SITUAZIONE e PREVISIONE
L'anticiclone delle azzorre si protende verso l'europa occidentale sbarrando la strada alle perturbazioni atlantiche costrette a risalire verso il nord europa e le regioni artiche. Sull'europa orientale è presente un'anticiclone termico reso vigoroso dalla presenza di aria molto fredda scesa nei giorni scorsi direttamente dal polo. In mezzo alle due grandi figure c'è una lingua depressionaria che coinvolge anche la nostra penisola determinando condizioni di variabilità. Nei prossimi giorni, le condizioni climatiche volgeranno verso un periodo dal clima prettamente invernale per via della presenza di un' area depressionaria posizionata sul mediterraneo centro orientale la quale favorirà l'arrivo di correnti fredde di origine continentale. L'anomalia barica presente sul mediterraneo avrà carattere di persistenza e sarà continuamente alimentata dai venti provenienti dirattamente dalla russia in connubio con infiltrazioni di aria mite ed umida di origine mediterranea.

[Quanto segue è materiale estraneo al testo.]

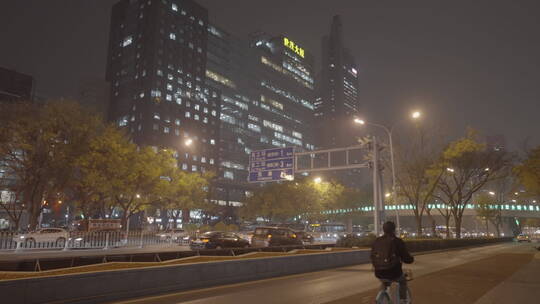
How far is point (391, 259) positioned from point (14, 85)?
129 metres

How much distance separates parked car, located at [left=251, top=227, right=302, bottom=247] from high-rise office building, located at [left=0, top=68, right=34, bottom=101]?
105 meters

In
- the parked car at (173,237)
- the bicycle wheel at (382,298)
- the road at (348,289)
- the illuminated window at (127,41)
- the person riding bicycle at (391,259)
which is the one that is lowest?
the parked car at (173,237)

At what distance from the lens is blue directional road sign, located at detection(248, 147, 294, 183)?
3341cm

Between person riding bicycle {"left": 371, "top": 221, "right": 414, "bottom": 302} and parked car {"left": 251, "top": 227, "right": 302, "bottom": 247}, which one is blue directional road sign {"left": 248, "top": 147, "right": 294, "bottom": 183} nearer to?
parked car {"left": 251, "top": 227, "right": 302, "bottom": 247}

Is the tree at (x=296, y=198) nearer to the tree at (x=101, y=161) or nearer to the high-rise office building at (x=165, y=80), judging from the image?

L'europa invece si troverà sotto la protezione di una possente struttura anticiclonica che parte dalla Russia fino a giungere all'atlantico.

Un primo fronte atlantico lascia domani la Puglia, dove questa notte scaricherà le ultime piogge, ma un'altra perturbazione si avvicina alle nostre regioni occidentali, sarà questa che entro mercoledi scaverà sulla Sicilia una nuova depressione che attiverà un richiamo di aria fredda continentale ora stazionante oltralpe. Inizia un periodo dominato dalle correnti fredde orientali. Fonte FAX-www.wetterzentrale.de.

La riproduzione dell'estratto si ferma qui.